### Problem statement
Transcribe all the records exactly and omit any images they hold.

### Supplied records
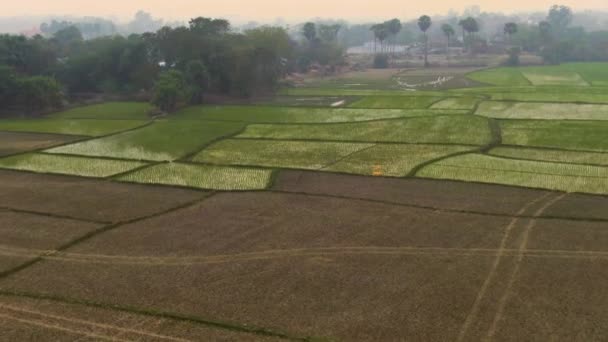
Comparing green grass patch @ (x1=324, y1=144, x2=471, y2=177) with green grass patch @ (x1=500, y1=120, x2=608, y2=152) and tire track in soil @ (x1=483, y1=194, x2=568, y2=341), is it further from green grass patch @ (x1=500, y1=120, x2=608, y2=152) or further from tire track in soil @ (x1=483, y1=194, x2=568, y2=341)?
tire track in soil @ (x1=483, y1=194, x2=568, y2=341)

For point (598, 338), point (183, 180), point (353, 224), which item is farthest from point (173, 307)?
point (183, 180)

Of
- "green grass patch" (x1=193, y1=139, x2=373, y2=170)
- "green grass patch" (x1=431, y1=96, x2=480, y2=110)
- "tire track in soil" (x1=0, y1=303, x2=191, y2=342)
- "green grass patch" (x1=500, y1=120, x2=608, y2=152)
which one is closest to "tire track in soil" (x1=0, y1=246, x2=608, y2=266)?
"tire track in soil" (x1=0, y1=303, x2=191, y2=342)

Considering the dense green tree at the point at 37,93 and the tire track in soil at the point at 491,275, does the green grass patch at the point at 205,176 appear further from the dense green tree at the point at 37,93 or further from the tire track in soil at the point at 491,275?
the dense green tree at the point at 37,93

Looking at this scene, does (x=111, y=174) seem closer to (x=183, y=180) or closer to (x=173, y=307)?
(x=183, y=180)

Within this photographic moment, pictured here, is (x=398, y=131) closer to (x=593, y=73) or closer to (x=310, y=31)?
(x=593, y=73)

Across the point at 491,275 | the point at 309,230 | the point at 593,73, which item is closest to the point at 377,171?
the point at 309,230

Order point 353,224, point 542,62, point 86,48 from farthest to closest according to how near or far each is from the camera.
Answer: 1. point 542,62
2. point 86,48
3. point 353,224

### Task result
Comparing green grass patch @ (x1=324, y1=144, x2=471, y2=177) with green grass patch @ (x1=500, y1=120, x2=608, y2=152) and tire track in soil @ (x1=483, y1=194, x2=568, y2=341), is it further from green grass patch @ (x1=500, y1=120, x2=608, y2=152) or further from tire track in soil @ (x1=483, y1=194, x2=568, y2=341)?
tire track in soil @ (x1=483, y1=194, x2=568, y2=341)

For point (598, 338), point (183, 180), point (353, 224), which item is farthest from point (173, 307)?
point (183, 180)

Of
- "green grass patch" (x1=193, y1=139, x2=373, y2=170)
- "green grass patch" (x1=431, y1=96, x2=480, y2=110)
- "tire track in soil" (x1=0, y1=303, x2=191, y2=342)
- "green grass patch" (x1=500, y1=120, x2=608, y2=152)
which one is closest to "tire track in soil" (x1=0, y1=246, x2=608, y2=266)?
"tire track in soil" (x1=0, y1=303, x2=191, y2=342)

Considering the dense green tree at the point at 37,93 and the tire track in soil at the point at 491,275, does the green grass patch at the point at 205,176 appear further from the dense green tree at the point at 37,93 or further from the tire track in soil at the point at 491,275?
the dense green tree at the point at 37,93

Looking at this scene, does (x=111, y=174) seem closer to (x=183, y=180) or closer to (x=173, y=307)?
(x=183, y=180)

Within this photographic moment, pictured here, is (x=398, y=131) closer to (x=593, y=73) or closer to (x=310, y=31)?
(x=593, y=73)

Across the point at 491,275 | the point at 309,230 | the point at 593,73, which item is closest to the point at 377,171?
the point at 309,230

Order point 353,224, point 542,62, point 86,48 from farthest to closest according to how near or far each is from the camera.
Answer: 1. point 542,62
2. point 86,48
3. point 353,224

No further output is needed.